TASK INSTRUCTIONS: Reproduce everything from the start of the records down to the line containing "2097 millimetres", both ends included and the requests kept unchanged. Offset every number in the answers, that is, the point coordinates and the distances, by adding 69.

ENTRIES SHOWN:
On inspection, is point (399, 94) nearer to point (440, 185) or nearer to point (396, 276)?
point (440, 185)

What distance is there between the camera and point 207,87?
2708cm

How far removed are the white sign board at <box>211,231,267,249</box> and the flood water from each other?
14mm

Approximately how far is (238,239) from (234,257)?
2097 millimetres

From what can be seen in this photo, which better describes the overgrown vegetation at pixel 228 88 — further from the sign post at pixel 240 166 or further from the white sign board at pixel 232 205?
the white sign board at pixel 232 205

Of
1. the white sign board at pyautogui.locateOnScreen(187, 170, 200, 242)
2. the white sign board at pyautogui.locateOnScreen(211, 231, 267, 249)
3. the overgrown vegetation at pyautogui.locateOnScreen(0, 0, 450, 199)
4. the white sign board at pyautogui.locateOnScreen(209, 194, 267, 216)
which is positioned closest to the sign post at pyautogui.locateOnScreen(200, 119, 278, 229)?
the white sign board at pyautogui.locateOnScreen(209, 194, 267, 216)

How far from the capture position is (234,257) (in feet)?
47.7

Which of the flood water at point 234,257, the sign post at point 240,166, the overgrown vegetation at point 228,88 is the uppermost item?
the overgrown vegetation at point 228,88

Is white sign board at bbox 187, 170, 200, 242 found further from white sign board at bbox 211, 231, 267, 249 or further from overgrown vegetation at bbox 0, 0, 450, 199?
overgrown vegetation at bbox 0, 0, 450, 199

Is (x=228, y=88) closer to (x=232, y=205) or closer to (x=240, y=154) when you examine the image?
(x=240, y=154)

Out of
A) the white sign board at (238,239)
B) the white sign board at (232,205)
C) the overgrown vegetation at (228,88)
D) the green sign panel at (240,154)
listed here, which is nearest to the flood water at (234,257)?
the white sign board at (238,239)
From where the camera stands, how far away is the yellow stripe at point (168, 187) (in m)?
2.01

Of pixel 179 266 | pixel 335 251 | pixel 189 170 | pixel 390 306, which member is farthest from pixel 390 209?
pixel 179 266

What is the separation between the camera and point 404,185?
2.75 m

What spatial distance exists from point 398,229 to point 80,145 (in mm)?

EXERCISE SOLUTION:
On inspection, is point (399, 94) nearer to point (440, 185) or nearer to point (396, 276)?
point (509, 254)

What distance is there between the camera and point 207,87?
2777cm

How far removed are the white sign board at <box>211,231,267,249</box> and the flood water from each other?
83mm

Approximately how far is (238,239) from (234,257)?
2166 millimetres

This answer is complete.